Background: N-methyl-D-aspartate receptors (NMDARs) are glutamate-activated, heterotetrameric ligand-gated ion channels critically important in virtually all aspects of glutamatergic signaling. Ethanol (EtOH) inhibition of NMDARs is thought to mediate specific actions of EtOH during acute and chronic exposure. Studies from our laboratory, and others, identified EtOH-sensitive sites within specific transmembrane (TM) domains involved in channel gating as well as those in subdomains of extracellular and intracellular regions of GluN1 and GluN2 subunits that affect channel function. In this study, we characterize for the first time the physiological and behavioral effects of EtOH on knock-in mice expressing a GluN2A subunit that shows reduced sensitivity to EtOH.

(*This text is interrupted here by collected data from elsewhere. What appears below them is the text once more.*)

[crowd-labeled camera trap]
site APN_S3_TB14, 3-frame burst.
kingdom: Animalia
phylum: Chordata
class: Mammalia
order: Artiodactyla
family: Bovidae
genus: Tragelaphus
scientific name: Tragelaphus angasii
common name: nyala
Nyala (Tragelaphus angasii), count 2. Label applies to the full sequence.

Methods: A battery of tests evaluating locomotion, anxiety, sedation, motor coordination, and voluntary alcohol intake were performed in wild-type mice and those expressing the GluN2A A825W knock-in mutation. Whole-cell patch-clamp electrophysiological recordings were used to confirm reduced EtOH sensitivity of NMDAR-mediated currents in 2 separate brain regions (mPFC and the cerebellum) where the GluN2A subunit is known to contribute to NMDAR-mediated responses.
Results: Male and female mice homozygous for the GluN2A(A825W) knock-in mutation showed reduced EtOH inhibition of NMDAR-mediated synaptic currents in mPFC and cerebellar neurons as compared to their wild-type counterparts. GluN2A(A825W) male but not female mice were less sensitive to the sedative and motor-incoordinating effects of EtOH and showed a rightward shift in locomotor-stimulating effects of EtOH. There was no effect of the mutation on EtOH-induced anxiolysis or voluntary EtOH consumption in either male or female mice.
Conclusions: These findings show that expression of EtOH-resistant GluN2A NMDARs results in selective and sex-specific changes in the behavioral sensitivity to EtOH.
Keywords: Alcohol Consumption; Alcohol Sensitivity; Cerebellum; GluN2A Subunit; Medial Prefrontal Cortex; NMDA Receptor.
© 2019 by the Research Society on Alcoholism.